On entre dans la petite salle de théâtre mais la scène est un studio de radio où l’on assiste à une émission en live dans un espace un peu étrange, désuet, décrépi, rempli d’instruments dispersés ici et là. Au début… c’est un rêve loufoque : le studio soudain inondé (et un public aspergé), un animateur inexpérimenté, agrippé à sa console, accompagné de son acolyte musicien tout aussi gauche. Le duo craint son public –nous– dont la présence ne semble pas vraiment prévue... On rit dès les premières minutes des nombreux recours aux procédés farcesques tant par la gestuelle que les situations et grâce aux jeux improvisés avec le public, quelques-un.e.s sont invités à rejoindre le plateau et à incarner, au pied levé, un véritable rôle. Rien d’amateur pourtant. Petit à petit, on entre dans un show d’immense qualité. Le thème de l’émission « Voyage au pays du jazz » est, au fur et à mesure, de plus en plus maîtrisé, assumé. On est embarqué dans une envolée brillante et incarnée – du blues au funk en passant par le bebop.
Qui sont ces gens ?
Rendons hommage au talent du musicien sur scène, Matthias Lauriot Prevost, guitariste, multi-instrumentiste et expérimentateur. Son binôme, personnage principal malgré lui, Augustin Ledieu, accumule lui aussi toutes les casquettes avec brio : chanteur, compositeur, arrangeur, danseur, clown. A eux deux ils réalisent le travail d’un groupe entier notamment grâce au looping qui permet de superposer tous leurs talents. La musque live est bouclée en direct, entremêlée à celle déjà préparée, sans que l’auditeur ne puisse jamais en distinguer l’écart, tant l’ensemble est maîtrisé.

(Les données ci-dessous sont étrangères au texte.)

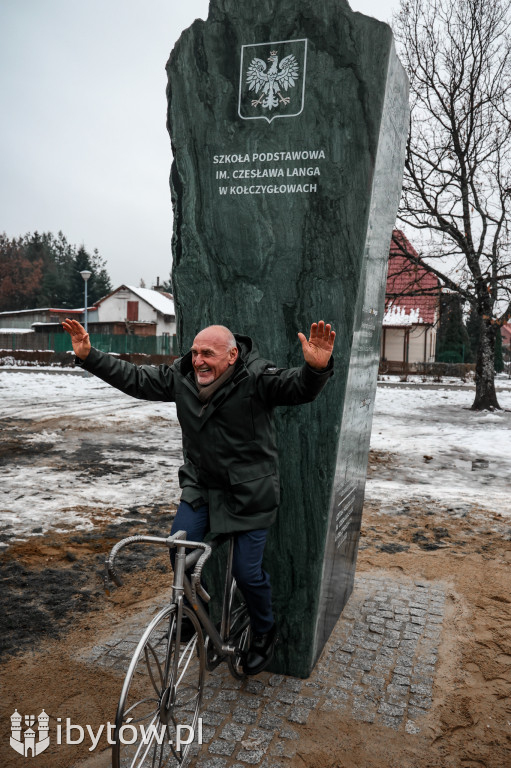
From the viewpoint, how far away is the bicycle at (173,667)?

Résultat : nous sommes au théâtre mais on nous offre un concert, une performance ainsi qu’une réflexion sur le poids du regard de l’autre et l’importance de la persévérance. Il s’agit d’une formidable ôde à l’expérimentation et à l’improvisation artistique. Car dans Zzaj nos deux animateurs à première vue anti-héros deviennent absolument héroïques. La performance est bluffante.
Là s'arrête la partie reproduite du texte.